Leave the airport security grope to others and head north of Boston to Tyngsboro and the Stonehedge Inn and Spa or to southern New Hampshire and the Bedford Village Inn.
In winter, the Stonehedge Inn, along a peaceful stretch of the Merrimack River, twinkles like a chalet. Hoteliers Dawn and Levent Bozkurt strive to make their deluxe accommodations feel more Nordic than New England.
The inn has received accolades from Wine Spectator since 1996 for its wine cellar, and in four years its restaurant, Left Bank (formerly Silks), has become even more noteworthy since Alejandro Facio entered the kitchen.
This Mexican-born chef, who has worked with Thomas Keller at the French Laundry in Napa Valley and the Gramercy Tavern in New York, among other top spots, has won over gourmands with succulent short ribs and juicy tenderloin equal to any urban offering. You owe it to yourself to experience his braised lamb shoulder with toasted figs and couscous at night and eggs Benedict in the morning.
The Left Bank is not your neighborhood bistro. Synchronized and cloche service is still practiced in the dining room and a dress code rules (leave your jeans in the room). All of this equates to refined, old-fashioned pampering. If you’re in a casual mood, take a seat by the four-sided fireplace in the lounge for mini beef Wellingtons and oysters paired with a dozen choices of wine by the glass.
After a restful night’s sleep on a pillow-top bed in the generous-sized rooms, many with a fireplace and Jacuzzi tub, you won’t need a massage, but book one anyway. The vinotherapy spa is too tempting to pass up. Tucked into the inn’s 36 wooded acres, it’s the perfect place to relax as the snow falls. Try the wine barrel soak, with French chardonnay grape-seed extract, and then sweat away your tension in the steam room to make the experience last longer.
As with the Stonehedge, a weekend at the Bedford Village Inn is anything but taxing: eat, drink, sleep, repeat. A former agrarian estate located between Manchester and Nashua, it has 14 guest rooms and a Colonial cottage. You can book the executive suite with a guest bathroom and gracious sitting area. If you crave privacy, try the Summit suite, complete with butler service, a drawn bath and bottle of Veuve Clicquot waiting.

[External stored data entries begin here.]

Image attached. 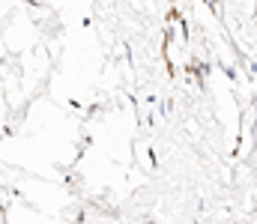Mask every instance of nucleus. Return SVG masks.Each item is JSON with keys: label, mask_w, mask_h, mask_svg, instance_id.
Wrapping results in <instances>:
<instances>
[]
</instances>
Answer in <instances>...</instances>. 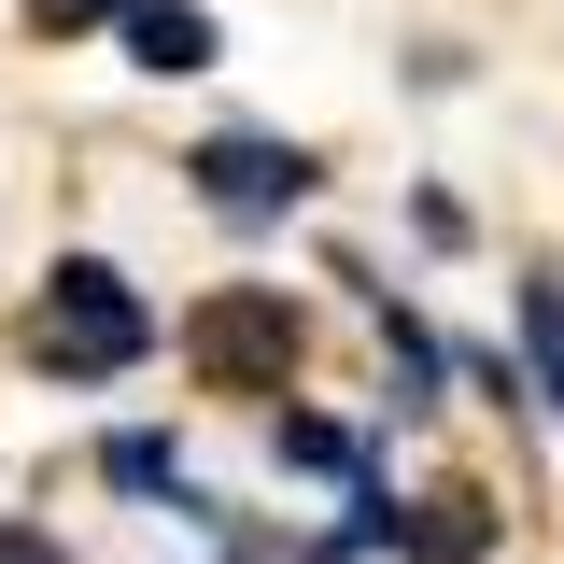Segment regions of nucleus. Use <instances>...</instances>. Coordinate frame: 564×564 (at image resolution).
I'll return each mask as SVG.
<instances>
[{"label":"nucleus","instance_id":"nucleus-4","mask_svg":"<svg viewBox=\"0 0 564 564\" xmlns=\"http://www.w3.org/2000/svg\"><path fill=\"white\" fill-rule=\"evenodd\" d=\"M128 57L141 70H212V14L198 0H128Z\"/></svg>","mask_w":564,"mask_h":564},{"label":"nucleus","instance_id":"nucleus-3","mask_svg":"<svg viewBox=\"0 0 564 564\" xmlns=\"http://www.w3.org/2000/svg\"><path fill=\"white\" fill-rule=\"evenodd\" d=\"M184 184H198V212H226V226H282V212L311 198V155L269 141V128H226V141L184 155Z\"/></svg>","mask_w":564,"mask_h":564},{"label":"nucleus","instance_id":"nucleus-6","mask_svg":"<svg viewBox=\"0 0 564 564\" xmlns=\"http://www.w3.org/2000/svg\"><path fill=\"white\" fill-rule=\"evenodd\" d=\"M269 452H282V466H325V480H367V437H352V423H311V410H282Z\"/></svg>","mask_w":564,"mask_h":564},{"label":"nucleus","instance_id":"nucleus-10","mask_svg":"<svg viewBox=\"0 0 564 564\" xmlns=\"http://www.w3.org/2000/svg\"><path fill=\"white\" fill-rule=\"evenodd\" d=\"M0 564H70V551L43 536V522H0Z\"/></svg>","mask_w":564,"mask_h":564},{"label":"nucleus","instance_id":"nucleus-1","mask_svg":"<svg viewBox=\"0 0 564 564\" xmlns=\"http://www.w3.org/2000/svg\"><path fill=\"white\" fill-rule=\"evenodd\" d=\"M155 339H170V325L141 311V282L113 269V254H57L43 311H29V352H43L57 381H128V367H141Z\"/></svg>","mask_w":564,"mask_h":564},{"label":"nucleus","instance_id":"nucleus-2","mask_svg":"<svg viewBox=\"0 0 564 564\" xmlns=\"http://www.w3.org/2000/svg\"><path fill=\"white\" fill-rule=\"evenodd\" d=\"M184 367H198V381H240V395H282V367H296V311H282L269 282H240V296L184 311Z\"/></svg>","mask_w":564,"mask_h":564},{"label":"nucleus","instance_id":"nucleus-8","mask_svg":"<svg viewBox=\"0 0 564 564\" xmlns=\"http://www.w3.org/2000/svg\"><path fill=\"white\" fill-rule=\"evenodd\" d=\"M381 352H395V410H437V339H423L395 296H381Z\"/></svg>","mask_w":564,"mask_h":564},{"label":"nucleus","instance_id":"nucleus-7","mask_svg":"<svg viewBox=\"0 0 564 564\" xmlns=\"http://www.w3.org/2000/svg\"><path fill=\"white\" fill-rule=\"evenodd\" d=\"M99 480L113 494H184V452H170L155 423H128V437H99Z\"/></svg>","mask_w":564,"mask_h":564},{"label":"nucleus","instance_id":"nucleus-5","mask_svg":"<svg viewBox=\"0 0 564 564\" xmlns=\"http://www.w3.org/2000/svg\"><path fill=\"white\" fill-rule=\"evenodd\" d=\"M522 367H536V395H551V423H564V269L522 282Z\"/></svg>","mask_w":564,"mask_h":564},{"label":"nucleus","instance_id":"nucleus-9","mask_svg":"<svg viewBox=\"0 0 564 564\" xmlns=\"http://www.w3.org/2000/svg\"><path fill=\"white\" fill-rule=\"evenodd\" d=\"M99 14H128V0H29V29H99Z\"/></svg>","mask_w":564,"mask_h":564},{"label":"nucleus","instance_id":"nucleus-11","mask_svg":"<svg viewBox=\"0 0 564 564\" xmlns=\"http://www.w3.org/2000/svg\"><path fill=\"white\" fill-rule=\"evenodd\" d=\"M226 564H311V551H282V536H226Z\"/></svg>","mask_w":564,"mask_h":564}]
</instances>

The milk room, just off the lobby, is a perfect spot for recharging, with its giant fireplace, and inviting couches. In need of a retail fix? Head to Smitten, the inn’s carriage-house-turned-boutique a few steps away. When we saw the artistic sweaters, earrings, and playful bling scattered about the shop, we scratched “shopping in Nashua’’ off our list.
It’s easy to indulge with six dining rooms, a tavern, and wine bar on the premises. We ate at Corks on the top floor, lured by its Cruvinet wine dispensing system that allows top-shelf vintages to be ordered by the glass. Sommelier Jon Carnevale, the innkeeper’s son, stocks the cabinet with ultra premium bottles such as Caymus cabernet.
Whether you dine in one of the cozy dining rooms or the more casual tavern, you’ll experience chef Earl Anthony Morse’s cuisine. A New Hampshire native and graduate of Culinary Institute of America, Morse worked in Las Vegas and at acclaimed White Barn Inn in Kennebunk, Maine, before coming to Bedford five months ago.
Sitting at the Corks bar with an Angus, bacon cheeseburger and a cabernet as ambient music sets the mood, you will be swept away. When nowhere is the destination, you’ll be surprised how far you can get.